### Input for this task:

————

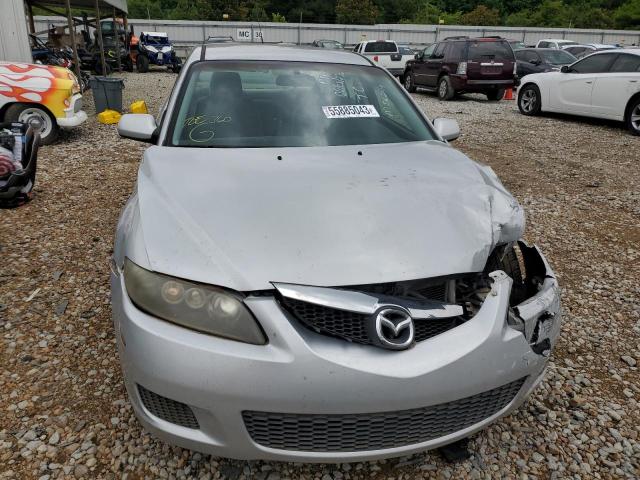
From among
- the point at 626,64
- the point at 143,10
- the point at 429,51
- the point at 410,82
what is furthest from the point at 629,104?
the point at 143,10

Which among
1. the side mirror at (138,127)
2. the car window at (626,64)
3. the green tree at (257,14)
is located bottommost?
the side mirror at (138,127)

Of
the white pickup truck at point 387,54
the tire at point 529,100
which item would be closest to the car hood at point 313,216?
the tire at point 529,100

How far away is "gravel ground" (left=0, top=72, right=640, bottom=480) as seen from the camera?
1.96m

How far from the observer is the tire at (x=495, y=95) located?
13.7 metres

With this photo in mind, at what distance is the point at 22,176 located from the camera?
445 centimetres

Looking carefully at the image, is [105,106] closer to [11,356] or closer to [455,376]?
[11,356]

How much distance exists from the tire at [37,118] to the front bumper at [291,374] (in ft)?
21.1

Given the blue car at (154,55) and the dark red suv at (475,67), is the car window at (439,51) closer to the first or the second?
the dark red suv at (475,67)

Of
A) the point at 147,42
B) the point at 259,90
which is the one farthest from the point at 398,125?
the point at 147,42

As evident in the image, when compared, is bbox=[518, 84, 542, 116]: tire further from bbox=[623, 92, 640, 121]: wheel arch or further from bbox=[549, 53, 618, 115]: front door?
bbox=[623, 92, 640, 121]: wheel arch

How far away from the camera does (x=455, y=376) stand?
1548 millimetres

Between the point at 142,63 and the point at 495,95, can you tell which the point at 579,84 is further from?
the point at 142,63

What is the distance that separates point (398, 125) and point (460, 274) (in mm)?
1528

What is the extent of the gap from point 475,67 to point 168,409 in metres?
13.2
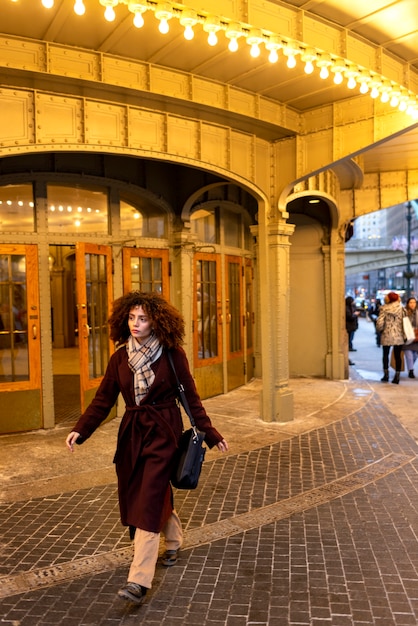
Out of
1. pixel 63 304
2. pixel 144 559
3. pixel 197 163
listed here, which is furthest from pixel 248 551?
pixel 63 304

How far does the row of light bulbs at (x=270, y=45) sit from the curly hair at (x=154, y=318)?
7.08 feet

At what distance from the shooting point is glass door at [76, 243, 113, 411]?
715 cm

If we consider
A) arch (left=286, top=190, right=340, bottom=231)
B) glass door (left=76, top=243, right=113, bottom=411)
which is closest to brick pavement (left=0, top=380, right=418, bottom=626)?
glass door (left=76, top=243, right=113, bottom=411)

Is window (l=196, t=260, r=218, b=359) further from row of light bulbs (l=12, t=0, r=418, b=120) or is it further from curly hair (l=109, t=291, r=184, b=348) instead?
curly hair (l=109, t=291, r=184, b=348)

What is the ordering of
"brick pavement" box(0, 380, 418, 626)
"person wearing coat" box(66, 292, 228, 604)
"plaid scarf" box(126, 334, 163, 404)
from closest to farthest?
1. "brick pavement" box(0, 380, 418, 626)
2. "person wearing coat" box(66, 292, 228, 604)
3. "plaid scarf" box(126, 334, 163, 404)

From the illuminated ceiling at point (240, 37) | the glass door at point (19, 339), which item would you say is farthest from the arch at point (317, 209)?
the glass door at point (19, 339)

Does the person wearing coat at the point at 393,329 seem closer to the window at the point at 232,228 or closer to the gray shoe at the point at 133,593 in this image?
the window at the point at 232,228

————

### Requirement:
Reproduce the rows above word for word, starting with the line that contains "Does the person" and going on through the last line of the rows.

### Complete response:
Does the person wearing coat at the point at 393,329 seem closer to the window at the point at 232,228 or closer to the gray shoe at the point at 133,593 in this image?
the window at the point at 232,228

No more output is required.